## To do
Pull out each line below containing the string "that", and copy those lines in full. Case counts, so match capitalization precisely.

## START Extracted records

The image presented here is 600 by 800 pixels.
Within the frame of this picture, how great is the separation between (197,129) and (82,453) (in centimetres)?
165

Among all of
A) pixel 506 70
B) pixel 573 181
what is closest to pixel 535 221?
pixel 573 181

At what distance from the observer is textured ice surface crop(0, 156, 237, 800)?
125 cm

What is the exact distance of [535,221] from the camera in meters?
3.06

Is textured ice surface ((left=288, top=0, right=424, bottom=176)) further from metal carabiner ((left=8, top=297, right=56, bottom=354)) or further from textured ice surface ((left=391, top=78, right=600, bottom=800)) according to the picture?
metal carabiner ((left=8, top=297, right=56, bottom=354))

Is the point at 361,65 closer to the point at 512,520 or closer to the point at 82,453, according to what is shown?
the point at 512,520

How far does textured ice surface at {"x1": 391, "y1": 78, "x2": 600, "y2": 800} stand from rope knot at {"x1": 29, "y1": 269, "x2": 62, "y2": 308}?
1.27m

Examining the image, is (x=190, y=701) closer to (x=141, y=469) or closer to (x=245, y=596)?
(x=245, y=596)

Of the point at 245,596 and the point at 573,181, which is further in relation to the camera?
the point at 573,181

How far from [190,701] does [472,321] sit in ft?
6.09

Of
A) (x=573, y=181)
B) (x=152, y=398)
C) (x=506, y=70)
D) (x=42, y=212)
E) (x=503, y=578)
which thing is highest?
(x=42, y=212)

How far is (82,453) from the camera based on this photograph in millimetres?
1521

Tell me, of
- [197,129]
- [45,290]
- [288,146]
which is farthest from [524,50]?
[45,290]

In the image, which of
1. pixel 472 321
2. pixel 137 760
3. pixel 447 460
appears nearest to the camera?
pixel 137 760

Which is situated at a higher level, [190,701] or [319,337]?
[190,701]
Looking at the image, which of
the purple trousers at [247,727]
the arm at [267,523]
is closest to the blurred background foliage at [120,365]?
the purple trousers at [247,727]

## END Extracted records
## START Extracted records

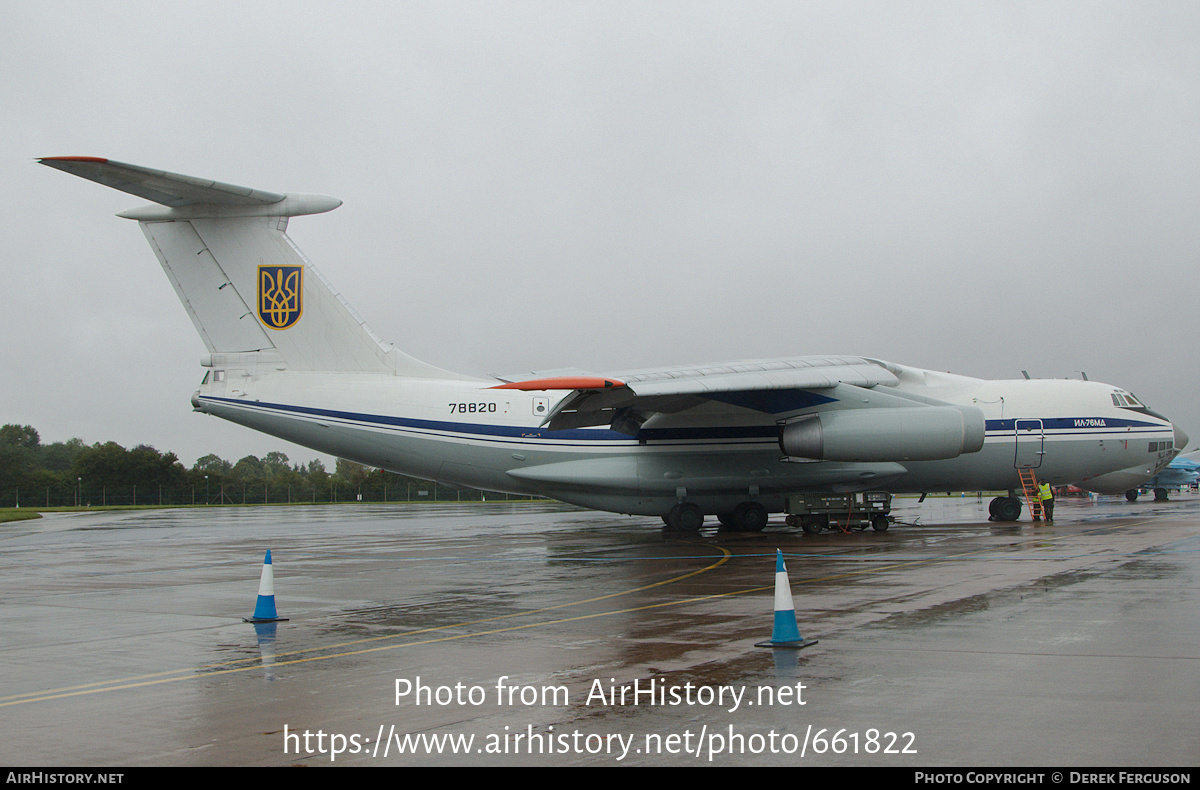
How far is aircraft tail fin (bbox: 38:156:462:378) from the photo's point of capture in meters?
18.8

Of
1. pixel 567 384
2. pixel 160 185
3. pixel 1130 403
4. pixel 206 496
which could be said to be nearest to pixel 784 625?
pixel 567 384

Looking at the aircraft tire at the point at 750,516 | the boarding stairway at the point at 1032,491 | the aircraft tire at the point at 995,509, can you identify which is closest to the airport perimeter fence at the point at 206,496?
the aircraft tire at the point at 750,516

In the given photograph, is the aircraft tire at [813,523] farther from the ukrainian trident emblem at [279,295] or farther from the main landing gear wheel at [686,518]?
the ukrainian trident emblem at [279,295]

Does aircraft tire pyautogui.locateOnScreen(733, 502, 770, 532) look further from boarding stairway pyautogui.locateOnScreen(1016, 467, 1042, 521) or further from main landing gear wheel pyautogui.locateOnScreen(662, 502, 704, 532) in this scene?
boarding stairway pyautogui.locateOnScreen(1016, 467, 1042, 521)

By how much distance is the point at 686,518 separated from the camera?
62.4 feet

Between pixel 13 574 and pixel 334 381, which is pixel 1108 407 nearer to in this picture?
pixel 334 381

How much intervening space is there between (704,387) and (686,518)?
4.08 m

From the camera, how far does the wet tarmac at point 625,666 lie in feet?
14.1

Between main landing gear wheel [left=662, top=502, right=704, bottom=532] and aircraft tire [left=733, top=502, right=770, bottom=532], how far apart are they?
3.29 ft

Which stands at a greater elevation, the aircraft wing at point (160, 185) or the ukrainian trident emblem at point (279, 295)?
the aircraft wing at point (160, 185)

## END Extracted records
## START Extracted records

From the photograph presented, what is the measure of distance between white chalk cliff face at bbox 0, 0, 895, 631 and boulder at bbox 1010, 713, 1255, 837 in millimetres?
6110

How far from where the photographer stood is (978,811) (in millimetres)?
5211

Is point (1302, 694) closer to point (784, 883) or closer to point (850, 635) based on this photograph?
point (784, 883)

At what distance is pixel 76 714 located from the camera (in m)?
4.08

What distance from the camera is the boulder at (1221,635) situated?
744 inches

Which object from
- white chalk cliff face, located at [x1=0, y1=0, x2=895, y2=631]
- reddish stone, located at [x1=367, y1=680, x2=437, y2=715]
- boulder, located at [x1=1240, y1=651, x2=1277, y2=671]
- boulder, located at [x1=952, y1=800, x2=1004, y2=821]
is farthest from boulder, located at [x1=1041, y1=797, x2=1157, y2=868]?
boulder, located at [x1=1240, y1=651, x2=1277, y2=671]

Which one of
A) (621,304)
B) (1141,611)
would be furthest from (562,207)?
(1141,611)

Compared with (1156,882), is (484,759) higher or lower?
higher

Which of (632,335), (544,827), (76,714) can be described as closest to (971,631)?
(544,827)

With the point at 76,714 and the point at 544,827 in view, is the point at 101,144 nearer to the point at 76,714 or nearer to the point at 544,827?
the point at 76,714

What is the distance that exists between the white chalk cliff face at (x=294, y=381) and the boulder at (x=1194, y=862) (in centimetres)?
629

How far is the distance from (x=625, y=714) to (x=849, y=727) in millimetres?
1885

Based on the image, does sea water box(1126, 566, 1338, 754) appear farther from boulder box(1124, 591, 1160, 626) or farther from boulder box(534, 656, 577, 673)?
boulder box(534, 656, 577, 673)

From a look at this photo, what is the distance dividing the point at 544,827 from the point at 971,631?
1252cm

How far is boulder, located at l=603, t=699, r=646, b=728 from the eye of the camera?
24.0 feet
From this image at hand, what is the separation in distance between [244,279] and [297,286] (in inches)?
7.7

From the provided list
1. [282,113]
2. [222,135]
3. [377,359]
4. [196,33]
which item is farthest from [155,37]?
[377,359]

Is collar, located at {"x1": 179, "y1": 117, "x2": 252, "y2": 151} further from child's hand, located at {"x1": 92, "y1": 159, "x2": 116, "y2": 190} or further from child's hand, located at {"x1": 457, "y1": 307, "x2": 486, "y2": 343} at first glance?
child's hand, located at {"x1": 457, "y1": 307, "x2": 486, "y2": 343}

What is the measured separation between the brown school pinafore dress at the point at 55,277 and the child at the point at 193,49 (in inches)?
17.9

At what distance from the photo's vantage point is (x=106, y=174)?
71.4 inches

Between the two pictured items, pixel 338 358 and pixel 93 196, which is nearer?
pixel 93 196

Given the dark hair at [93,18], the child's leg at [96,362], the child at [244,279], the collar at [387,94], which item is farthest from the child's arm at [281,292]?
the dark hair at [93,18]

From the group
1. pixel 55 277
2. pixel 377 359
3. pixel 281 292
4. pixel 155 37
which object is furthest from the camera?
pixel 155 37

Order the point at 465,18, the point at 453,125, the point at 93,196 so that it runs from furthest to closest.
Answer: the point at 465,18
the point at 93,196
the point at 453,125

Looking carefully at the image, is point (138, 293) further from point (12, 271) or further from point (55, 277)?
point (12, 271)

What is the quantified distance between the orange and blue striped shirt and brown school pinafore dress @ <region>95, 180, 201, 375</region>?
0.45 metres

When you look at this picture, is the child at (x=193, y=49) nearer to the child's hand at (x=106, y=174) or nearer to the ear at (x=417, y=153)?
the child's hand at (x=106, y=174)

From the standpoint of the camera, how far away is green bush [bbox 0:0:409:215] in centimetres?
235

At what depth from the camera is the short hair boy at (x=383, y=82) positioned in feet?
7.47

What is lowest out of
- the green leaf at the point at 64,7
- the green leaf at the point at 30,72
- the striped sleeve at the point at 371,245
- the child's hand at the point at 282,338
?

## END Extracted records

## Task solution
What is the distance that exists between the white chalk cliff face at (x=294, y=381) and the boulder at (x=1194, y=862) (in centimetres)?
Order the point at 465,18, the point at 453,125, the point at 93,196 so that it runs from furthest to closest.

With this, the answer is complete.